(Text to read):
They are better than holding a camera in your hand, but don’t allow you to reach the really high shutter speeds. Why would you want one? They fold up to a very small length, are lightweight, and can be easily transported.

Monopods again come in all shapes and sizes, so here are my 2 of my recommendations:

    * Manfrotto 682B Self Standing Monopod

    A heavy-duty three section monopod featuring a handy addition of three retractable legs which allow it to stand upright on its own… especially useful when changing film/flashcard or swapping lenses mid shoot.

    * Promaster SystemPRO Monopod

    This is a professional four section monopod featuring a foam rubber comfort grip and a wrist strap. Quick action lock levers allow the tubular leg to be extended and set for quick use. Its adjustable spiked foot gives you traction for a steady shot.



Opteka Fisheye Lens

This fisheye adapter is a good buy for those of you who just want to play around without having to pay hundreds for a fisheye lens. Depending on what attachment you buy, some can be used on an HD camcorder as well for cool fisheye footage.


Check out the Opteka website for specific camera pricing.



Pro Micro-fibre Cloth

This cloth was one of the cheapest but single most important items I bought when I went away on my last holiday. Dust kept coming onto my lens, spoiling my photos. This micro-fibre cloth picked up all the dirt.

Costing around $5 it’s certainly worth getting one. They’re far easier than carrying around a large duster or using your t-shirt (which is a terrible idea)



A Magazine Subscription

It all depends upon where you live, and which magazines are available in your country. I find it interesting to see how other people view a particular scene differently, and you can learn things you never even thought of before. Magazines are generally up-to-date and written and edited to a very high standard.

Buying a new lens will not turn you into a pro overnight, but simply reading up on taking good photos and looking at tutorials can be a great step forward.

A Digital Photo Frame

This is a great way to show off your photos. Family and friends can easily comment on different photos, allowing you to see which type of images are received best.

(Dataset excerpts):
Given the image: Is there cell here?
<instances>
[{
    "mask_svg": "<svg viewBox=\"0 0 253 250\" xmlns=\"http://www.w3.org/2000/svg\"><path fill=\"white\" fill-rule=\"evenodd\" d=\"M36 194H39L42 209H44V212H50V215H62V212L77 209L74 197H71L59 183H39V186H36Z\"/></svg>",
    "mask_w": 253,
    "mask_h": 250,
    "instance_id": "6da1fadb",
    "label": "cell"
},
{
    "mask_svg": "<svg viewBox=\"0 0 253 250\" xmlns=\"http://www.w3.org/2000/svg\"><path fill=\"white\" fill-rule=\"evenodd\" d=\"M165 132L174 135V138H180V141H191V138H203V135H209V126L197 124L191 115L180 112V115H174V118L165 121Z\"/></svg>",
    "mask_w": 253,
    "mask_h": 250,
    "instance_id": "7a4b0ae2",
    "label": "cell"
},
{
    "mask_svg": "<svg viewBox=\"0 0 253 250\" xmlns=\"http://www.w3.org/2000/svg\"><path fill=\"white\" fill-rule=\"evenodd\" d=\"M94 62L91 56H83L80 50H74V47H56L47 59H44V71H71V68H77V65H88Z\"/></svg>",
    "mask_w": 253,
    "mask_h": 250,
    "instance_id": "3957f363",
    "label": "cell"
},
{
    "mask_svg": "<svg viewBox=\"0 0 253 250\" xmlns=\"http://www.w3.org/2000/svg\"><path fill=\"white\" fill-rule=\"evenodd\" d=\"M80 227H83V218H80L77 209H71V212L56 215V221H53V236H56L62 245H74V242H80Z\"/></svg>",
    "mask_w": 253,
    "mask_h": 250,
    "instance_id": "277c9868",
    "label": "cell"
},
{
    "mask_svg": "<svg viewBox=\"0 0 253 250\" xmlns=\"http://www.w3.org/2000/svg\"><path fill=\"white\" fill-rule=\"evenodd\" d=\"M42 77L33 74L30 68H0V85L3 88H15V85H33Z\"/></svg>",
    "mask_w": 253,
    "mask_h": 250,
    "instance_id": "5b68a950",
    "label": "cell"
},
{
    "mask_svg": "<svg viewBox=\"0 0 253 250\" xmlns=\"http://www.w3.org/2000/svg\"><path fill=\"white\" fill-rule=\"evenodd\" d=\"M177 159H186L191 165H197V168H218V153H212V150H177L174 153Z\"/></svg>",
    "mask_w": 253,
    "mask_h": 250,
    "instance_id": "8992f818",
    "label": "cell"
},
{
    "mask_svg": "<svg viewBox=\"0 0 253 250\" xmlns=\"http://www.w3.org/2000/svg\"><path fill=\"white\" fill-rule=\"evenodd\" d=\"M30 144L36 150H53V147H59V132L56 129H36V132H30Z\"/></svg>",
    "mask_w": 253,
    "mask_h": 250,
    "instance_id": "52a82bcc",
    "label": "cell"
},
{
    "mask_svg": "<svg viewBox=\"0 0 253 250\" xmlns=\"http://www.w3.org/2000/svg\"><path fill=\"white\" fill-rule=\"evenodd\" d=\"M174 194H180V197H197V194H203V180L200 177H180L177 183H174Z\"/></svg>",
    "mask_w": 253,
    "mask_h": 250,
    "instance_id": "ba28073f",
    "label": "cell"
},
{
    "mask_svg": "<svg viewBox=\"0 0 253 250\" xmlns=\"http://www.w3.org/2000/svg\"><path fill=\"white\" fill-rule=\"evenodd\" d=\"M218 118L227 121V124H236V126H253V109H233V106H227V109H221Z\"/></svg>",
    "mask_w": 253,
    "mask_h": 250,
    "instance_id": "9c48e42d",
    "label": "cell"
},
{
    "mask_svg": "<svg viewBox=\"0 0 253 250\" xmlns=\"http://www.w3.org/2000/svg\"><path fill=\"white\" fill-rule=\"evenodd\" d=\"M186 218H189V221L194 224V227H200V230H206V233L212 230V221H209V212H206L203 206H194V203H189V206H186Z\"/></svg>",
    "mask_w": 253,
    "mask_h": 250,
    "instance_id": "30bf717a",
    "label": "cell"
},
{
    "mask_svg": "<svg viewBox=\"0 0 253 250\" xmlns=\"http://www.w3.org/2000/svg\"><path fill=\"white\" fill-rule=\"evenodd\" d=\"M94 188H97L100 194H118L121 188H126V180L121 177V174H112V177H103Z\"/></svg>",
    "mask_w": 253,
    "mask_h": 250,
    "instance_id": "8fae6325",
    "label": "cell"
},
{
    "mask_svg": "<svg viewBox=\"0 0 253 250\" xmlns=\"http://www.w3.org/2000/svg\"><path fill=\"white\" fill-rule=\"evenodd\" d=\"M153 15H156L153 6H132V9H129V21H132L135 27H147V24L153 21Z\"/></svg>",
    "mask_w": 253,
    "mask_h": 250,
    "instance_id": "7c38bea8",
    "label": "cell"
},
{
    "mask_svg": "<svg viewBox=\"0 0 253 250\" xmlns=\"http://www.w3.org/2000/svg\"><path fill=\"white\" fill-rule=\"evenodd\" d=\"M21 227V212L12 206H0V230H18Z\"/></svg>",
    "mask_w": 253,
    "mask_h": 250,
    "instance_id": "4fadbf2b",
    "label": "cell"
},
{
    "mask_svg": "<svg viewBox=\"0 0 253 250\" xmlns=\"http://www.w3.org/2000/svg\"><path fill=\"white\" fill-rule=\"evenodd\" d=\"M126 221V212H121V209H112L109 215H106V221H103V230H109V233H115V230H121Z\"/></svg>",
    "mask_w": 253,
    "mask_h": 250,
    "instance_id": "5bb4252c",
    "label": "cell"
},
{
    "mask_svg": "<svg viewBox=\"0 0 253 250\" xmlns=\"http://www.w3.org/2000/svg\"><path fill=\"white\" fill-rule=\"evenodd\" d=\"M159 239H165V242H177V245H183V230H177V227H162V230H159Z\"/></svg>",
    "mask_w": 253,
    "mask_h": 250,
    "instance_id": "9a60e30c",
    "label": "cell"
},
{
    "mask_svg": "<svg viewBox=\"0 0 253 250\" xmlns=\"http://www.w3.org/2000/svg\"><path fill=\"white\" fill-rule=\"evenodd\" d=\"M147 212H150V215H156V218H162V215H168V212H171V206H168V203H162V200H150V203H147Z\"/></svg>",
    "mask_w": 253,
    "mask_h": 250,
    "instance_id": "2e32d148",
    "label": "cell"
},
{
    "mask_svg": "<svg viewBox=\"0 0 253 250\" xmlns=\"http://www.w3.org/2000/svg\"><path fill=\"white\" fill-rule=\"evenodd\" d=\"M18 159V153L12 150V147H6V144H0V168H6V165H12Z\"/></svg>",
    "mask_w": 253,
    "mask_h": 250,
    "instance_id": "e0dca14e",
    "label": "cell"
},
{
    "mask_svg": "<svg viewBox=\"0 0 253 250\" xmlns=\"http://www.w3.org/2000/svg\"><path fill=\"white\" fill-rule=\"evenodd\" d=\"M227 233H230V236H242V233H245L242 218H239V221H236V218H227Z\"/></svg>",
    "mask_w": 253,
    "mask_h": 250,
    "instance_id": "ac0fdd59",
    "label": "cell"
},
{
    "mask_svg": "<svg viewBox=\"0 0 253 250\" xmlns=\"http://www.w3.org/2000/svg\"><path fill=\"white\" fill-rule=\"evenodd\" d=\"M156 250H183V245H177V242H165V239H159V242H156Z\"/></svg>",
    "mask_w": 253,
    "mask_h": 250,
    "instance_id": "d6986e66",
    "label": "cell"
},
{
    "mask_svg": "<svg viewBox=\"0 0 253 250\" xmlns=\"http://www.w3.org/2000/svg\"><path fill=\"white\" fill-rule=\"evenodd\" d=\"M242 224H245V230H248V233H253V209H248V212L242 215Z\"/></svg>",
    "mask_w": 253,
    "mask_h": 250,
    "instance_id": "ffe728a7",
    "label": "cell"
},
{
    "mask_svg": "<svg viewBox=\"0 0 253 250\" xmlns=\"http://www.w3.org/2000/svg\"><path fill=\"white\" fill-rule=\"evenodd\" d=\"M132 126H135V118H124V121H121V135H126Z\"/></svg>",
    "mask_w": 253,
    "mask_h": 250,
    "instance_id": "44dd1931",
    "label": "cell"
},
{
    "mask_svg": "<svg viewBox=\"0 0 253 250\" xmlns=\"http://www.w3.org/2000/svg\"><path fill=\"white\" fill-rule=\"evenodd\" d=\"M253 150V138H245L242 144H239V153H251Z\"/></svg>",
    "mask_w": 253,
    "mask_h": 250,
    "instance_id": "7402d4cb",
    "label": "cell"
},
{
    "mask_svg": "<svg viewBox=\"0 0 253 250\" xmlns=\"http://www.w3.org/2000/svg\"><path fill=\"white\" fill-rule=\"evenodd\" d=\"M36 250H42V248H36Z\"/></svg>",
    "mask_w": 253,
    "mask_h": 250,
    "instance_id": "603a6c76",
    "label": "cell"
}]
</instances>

(Challenges):
1. Print, word for word, the part of the camera accessories text starting at "This cloth was" and ending at "very high standard.".
2. Do these statements agree with the camera accessories text? Answer yes or no for each, and quote the words from the text that decide it.
(a) The Manfrotto 682B monopod has three sections.
(b) The micro-fibre cloth costs around $50.
(c) The Promaster SystemPRO monopod comes with a wrist strap.
3. Can you pick up the camera accessories text after its last sentence and carry it on?
The listing comes from a different source than the camera accessories text.

(Outputs):
1.
This cloth was one of the cheapest but single most important items I bought when I went away on my last holiday. Dust kept coming onto my lens, spoiling my photos. This micro-fibre cloth picked up all the dirt.

Costing around $5 it’s certainly worth getting one. They’re far easier than carrying around a large duster or using your t-shirt (which is a terrible idea)



A Magazine Subscription

It all depends upon where you live, and which magazines are available in your country. I find it interesting to see how other people view a particular scene differently, and you can learn things you never even thought of before. Magazines are generally up-to-date and written and edited to a very high standard.

2.
(a) Yes: "A heavy-duty three section monopod"
(b) No: "Costing around $5"
(c) Yes: "featuring a foam rubber comfort grip and a wrist strap"

3.
Obviously these frames vary dramatically in quality. Some will make your photos look great – others will display a dull, unappealing image.



iPhone Zoom Lens

I don’t own a iPhone or iPod touch, but I had to put this invention in here. The iPhone Camera telescope allows your cell phone camera to zoom in across long distances with the power of a digital camera. It’s a touch on the gimmicky side (particularly when considering the fairly poor iPhone camera quality), but worth considering if you use your mobile for candid shots.

The Big Red One

Although this video camera is for those in the film industry, I felt like it deserved a mention due to the technological leap forward it represents.

Typical high-end HD camcorders have 2.1M pixel sensors and record with 3:1:1 color sub-sampled video at up to 30fps. RED offers a far more advanced sensor, which provides 4K (up to 30 fps), 3K (up to 60 fps) and 2K (up to 120 fps) capture – all this with wide dynamic range and color space in 12 bit native RAW.

This represents more than 5 times the amount of information available every second over a standard HD camera, and a vastly superior recording quality. In addition, you get the same breathtaking depth of field and selective focus as found in film cameras using equivalent 35mm P/L mount lenses.

Having been able to use the Red One and see it’s amazing results, I am able to understand why it is the number one video camera at the current time. It’s not cheap, and isn’t by any means a “must have” gadget for photographers.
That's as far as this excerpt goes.